“Why are You Calling Over Those Arsim?!”

I try to frequent the local basketball court, when I can, to get some much-needed exercise, and, on this particular occasion — a few days after Pesach ended — there was only one other person there. No game. Disappointment. (I abhor one-on-ones.) So, when I spotted two guys walking past the outer perimeter of the court, I called out to them, asking if they’d like to play. That was when the other person — a young bachur who I know from the community — challenged me with that question, “Why are you calling over those arsim?!”
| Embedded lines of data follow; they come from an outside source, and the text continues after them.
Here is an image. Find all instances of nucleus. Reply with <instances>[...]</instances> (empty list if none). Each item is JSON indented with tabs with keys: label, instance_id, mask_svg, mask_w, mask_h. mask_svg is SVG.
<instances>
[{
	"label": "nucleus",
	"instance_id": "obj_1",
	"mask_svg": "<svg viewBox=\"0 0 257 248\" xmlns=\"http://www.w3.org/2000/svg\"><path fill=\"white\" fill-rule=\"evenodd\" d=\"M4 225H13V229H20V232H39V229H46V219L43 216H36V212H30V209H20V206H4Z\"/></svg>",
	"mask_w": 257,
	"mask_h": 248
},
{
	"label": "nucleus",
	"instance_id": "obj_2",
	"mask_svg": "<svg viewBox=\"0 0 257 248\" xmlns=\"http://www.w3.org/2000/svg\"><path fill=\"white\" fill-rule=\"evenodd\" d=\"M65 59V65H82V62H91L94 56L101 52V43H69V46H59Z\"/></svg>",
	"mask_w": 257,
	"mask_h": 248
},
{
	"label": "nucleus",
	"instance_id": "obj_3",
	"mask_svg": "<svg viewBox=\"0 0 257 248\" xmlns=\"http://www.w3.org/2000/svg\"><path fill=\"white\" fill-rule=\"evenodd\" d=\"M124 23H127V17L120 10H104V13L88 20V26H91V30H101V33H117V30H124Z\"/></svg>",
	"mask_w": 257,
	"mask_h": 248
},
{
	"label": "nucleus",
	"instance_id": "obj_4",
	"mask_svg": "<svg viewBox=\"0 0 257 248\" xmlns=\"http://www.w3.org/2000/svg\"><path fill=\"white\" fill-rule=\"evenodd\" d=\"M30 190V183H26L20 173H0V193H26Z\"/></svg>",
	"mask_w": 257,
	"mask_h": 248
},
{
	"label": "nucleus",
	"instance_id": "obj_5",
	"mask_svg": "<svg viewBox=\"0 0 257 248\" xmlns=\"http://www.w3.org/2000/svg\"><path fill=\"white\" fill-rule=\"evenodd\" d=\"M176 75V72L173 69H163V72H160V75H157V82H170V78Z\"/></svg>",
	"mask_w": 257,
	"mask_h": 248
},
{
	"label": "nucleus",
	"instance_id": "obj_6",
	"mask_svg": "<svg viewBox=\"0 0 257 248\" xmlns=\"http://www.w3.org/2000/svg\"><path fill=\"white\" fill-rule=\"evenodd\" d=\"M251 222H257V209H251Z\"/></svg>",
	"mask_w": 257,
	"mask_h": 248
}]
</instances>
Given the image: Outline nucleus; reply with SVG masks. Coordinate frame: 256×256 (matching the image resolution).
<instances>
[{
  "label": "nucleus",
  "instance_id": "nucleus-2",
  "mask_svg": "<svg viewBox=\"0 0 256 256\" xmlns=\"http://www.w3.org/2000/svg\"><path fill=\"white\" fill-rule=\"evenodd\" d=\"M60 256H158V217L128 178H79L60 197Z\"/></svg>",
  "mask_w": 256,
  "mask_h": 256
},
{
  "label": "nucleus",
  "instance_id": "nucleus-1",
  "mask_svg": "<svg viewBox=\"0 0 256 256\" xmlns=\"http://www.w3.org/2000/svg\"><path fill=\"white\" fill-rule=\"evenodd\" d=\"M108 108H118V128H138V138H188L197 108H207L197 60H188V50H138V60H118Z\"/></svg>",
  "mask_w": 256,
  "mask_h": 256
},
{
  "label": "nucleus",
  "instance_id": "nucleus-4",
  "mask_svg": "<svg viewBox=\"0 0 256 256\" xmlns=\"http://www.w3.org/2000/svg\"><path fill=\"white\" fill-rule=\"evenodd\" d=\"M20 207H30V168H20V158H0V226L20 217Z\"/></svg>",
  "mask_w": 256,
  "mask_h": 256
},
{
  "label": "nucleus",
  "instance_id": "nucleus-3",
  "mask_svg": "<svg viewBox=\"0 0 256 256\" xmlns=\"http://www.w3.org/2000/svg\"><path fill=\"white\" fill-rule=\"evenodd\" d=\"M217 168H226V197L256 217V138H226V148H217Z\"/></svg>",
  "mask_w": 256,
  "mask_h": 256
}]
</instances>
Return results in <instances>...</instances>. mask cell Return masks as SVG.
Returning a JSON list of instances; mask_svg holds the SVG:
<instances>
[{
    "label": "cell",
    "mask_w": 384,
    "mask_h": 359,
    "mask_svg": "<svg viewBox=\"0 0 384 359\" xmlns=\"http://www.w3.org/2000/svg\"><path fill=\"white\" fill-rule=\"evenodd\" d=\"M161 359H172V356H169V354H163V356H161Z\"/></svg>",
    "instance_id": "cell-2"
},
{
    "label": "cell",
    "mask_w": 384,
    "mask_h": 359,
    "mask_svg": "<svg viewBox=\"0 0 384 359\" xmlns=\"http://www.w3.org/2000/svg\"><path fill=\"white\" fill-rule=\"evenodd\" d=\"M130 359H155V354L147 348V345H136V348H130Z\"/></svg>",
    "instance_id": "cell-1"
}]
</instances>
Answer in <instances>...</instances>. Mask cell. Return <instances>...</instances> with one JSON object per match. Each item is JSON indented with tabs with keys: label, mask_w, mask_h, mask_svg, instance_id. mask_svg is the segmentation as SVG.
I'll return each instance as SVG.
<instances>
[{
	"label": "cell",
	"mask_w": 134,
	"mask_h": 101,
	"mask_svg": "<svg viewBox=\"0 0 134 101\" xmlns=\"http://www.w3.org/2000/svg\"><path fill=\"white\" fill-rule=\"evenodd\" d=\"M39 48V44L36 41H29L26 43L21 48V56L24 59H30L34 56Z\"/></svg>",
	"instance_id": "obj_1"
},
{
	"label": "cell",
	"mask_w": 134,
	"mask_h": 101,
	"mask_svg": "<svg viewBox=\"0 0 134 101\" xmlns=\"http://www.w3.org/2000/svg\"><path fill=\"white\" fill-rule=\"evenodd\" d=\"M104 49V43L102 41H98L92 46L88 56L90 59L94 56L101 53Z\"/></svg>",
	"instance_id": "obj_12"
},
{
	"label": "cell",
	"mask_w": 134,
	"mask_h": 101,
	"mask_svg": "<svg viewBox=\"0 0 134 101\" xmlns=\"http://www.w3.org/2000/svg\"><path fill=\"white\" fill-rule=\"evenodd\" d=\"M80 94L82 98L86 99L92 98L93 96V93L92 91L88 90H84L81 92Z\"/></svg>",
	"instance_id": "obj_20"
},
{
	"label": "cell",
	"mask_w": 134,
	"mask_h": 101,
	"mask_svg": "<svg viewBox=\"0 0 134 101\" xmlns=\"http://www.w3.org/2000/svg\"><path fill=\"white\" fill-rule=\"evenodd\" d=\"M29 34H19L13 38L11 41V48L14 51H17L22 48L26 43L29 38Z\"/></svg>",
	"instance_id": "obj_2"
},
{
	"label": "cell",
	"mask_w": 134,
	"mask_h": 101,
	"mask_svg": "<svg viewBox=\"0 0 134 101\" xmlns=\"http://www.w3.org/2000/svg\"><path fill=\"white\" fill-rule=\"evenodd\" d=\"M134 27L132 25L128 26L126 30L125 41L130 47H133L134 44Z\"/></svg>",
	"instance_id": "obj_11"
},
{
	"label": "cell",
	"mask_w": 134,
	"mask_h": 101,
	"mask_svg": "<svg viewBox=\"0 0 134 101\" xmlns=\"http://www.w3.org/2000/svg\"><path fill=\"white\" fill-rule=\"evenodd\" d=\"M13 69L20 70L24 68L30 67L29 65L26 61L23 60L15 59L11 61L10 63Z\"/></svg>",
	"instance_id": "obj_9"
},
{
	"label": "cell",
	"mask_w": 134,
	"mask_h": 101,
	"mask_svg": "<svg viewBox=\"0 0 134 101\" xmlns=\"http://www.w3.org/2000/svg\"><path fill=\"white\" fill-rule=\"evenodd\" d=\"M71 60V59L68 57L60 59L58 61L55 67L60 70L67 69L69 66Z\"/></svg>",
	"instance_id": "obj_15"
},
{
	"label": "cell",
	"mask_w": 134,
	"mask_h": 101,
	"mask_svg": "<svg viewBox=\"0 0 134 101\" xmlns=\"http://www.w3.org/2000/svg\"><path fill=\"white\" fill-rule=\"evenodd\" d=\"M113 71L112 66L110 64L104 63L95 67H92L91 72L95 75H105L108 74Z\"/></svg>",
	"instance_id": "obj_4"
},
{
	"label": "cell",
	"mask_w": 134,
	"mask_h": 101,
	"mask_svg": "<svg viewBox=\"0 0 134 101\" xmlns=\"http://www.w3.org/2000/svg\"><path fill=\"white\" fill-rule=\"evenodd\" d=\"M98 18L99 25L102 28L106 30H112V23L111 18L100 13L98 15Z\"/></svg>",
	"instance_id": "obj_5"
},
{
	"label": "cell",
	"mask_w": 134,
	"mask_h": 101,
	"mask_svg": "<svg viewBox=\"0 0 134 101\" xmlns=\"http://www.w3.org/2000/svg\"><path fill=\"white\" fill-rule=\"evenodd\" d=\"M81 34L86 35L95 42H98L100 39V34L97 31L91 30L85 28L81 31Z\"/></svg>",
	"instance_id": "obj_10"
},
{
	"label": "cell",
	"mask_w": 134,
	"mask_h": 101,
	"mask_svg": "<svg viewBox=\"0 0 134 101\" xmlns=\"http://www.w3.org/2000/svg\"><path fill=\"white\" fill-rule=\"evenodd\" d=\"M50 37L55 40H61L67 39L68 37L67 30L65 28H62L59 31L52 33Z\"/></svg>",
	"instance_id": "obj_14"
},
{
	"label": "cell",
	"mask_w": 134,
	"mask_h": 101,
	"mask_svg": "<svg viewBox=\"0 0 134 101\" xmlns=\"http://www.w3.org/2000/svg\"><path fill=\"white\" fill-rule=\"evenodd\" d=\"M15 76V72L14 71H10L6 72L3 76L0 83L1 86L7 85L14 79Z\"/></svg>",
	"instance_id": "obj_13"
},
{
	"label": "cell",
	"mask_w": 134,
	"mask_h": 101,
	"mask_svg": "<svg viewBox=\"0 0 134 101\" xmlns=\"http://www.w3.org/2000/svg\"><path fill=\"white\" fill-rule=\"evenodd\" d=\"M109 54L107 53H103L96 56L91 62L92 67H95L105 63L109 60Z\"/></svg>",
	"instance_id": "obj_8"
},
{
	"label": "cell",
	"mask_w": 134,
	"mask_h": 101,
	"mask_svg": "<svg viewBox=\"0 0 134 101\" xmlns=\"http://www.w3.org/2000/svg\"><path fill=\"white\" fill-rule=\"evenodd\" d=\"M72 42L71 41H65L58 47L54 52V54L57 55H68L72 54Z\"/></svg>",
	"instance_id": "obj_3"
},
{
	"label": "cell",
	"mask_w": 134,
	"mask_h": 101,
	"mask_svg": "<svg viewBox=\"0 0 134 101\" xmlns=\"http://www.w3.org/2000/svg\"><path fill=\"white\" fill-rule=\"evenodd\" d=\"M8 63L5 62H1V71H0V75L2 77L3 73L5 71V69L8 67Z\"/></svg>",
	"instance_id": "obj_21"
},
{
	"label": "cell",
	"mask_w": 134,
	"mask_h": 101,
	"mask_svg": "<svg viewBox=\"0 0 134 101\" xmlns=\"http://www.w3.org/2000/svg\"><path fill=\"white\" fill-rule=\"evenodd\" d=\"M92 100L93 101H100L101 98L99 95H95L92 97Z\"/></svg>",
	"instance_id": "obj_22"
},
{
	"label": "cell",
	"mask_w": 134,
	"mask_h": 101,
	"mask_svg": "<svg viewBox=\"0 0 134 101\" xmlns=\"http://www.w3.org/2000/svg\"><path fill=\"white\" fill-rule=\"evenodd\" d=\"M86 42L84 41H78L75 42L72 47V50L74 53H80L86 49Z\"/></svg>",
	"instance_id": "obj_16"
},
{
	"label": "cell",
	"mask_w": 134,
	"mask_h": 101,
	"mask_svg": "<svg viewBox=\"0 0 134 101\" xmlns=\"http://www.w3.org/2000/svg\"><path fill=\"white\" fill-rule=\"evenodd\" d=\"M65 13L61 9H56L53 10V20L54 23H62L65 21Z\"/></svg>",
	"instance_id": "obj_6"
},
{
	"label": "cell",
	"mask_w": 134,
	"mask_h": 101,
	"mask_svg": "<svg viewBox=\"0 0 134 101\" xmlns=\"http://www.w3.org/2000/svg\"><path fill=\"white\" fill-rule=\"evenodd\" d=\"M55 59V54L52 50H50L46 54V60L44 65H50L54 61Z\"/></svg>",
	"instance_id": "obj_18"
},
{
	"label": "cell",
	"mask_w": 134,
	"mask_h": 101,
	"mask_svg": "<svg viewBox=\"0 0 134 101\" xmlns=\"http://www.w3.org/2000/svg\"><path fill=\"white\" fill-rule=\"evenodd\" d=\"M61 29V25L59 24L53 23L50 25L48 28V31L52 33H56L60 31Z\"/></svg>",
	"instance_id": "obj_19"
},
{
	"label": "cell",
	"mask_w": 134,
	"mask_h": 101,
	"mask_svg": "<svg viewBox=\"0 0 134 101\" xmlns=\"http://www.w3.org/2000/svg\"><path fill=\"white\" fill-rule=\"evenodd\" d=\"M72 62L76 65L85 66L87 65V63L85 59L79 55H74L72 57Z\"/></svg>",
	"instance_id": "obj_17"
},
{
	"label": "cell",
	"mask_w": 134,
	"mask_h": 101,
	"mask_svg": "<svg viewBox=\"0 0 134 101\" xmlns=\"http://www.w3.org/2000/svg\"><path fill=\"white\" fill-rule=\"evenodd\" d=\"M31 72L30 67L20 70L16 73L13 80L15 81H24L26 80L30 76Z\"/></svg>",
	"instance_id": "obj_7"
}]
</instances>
The word “arsi” is not exactly a positive appellation. I’m not sure of its precise translation, but it’s contextually obvious that its implication is resoundingly negative. And if I had to give it a one word, English-language comparable, the word “punk” comes to mind. Suffice it to say, that bachur was not happy that I was calling over two individuals — who then became three — whom he felt should be suspect of criminal behavior.

Maybe it’s because I grew up on the placid streets of stereotypical-suburban-almost-rural Potomac, Maryland; but, whatever the reason, I paid the bachur’s warning no heed. It paid off. We indeed got a game together, and I got my much-needed exercise! And the “arsim” that I called over to play with us came across, at least to me, as so gentle and refined (despite their taking a smoke break between games) that, after they left, I chided that bachur, “Didn’t you see the Yiddishe eidelkeit that radiated from their faces?!”

I actually am not sure what initially made him pin them as “arsim” — maybe it was the fact that one was wearing a hoodie and another a black, leather jacket — but, what he responded was what really gave me pause. “Because you were nice to them!” I kid you not, those were his exact words. Why were they behaving so nicely? Well, because I was behaving nicely to them. Go figure.

To bolster his point — meaning, to insist that they really were arsim, or at least one of them was, and their good behavior was but a fleeting expression of being treated well — he told me that he personally once saw one of them involved in a street fight.

This whole thing reminds me of a story I read in For Goodness Sake, by Rabbi Boruch Brull, about the legendary Harav Mendel Kaplan. If space allowed, by way of introduction — so that one could get a sense of the type of behaviors that were typical of Reb Mendel, as he was fondly known — I would recount another Rav Mendel Kaplan story that Rabbi Brull included in his wonderful book. But space doesn’t allow, so you’ll just have to go find the book yourself and read it. It’s definitely worth it.

As far as our immediate subject matter is concerned, though, the relevant story took place during a time when Reb Mendel was teaching in a yeshivah that was located a significant distance from his home, and he commuted a great deal. One day, he picked up a hitchhiker who had no particular place to go. As was his wont, Reb Mendel treated his vehicle guest royally, engaging him in pleasant conversation and even offering him a drink when they stopped at a gas station.

At one point along the drive, the hitchhiker told Reb Mendel that he was ready to get off. Just before closing the door, though, the hitchhiker had this to say: “I want you to know that I had no need to go anywhere when I got a ride with you. I have a gun and I spend my days catching rides with people who I then hold up and steal their money. I had every intention to do the same with you, but you were so kind to me that I just couldn’t bring myself to do it.” And with that, he closed the door and made his hasty departure.

Now, honestly, I have no idea if the basketball-playing bachur was right about those fellows he called arsim or not, but one thing that is certainly worthwhile to take pause about is the simple fact that kind treatment begets kind treatment.

Taken together with Chazal’s assertion that compassionate, refined, and kind behavior is endemic to Jews, this should make us wonder about those Jews — perhaps youth in particular — who seem to have not quite turned out that way.

Could it be that it has less to do with inherent temperament and more to do with how they have been handled? Whether it does or not, one thing seems certain: that if we do want to see kindly, refined behavior reflected back at us, then that is what we need to be giving in the first place.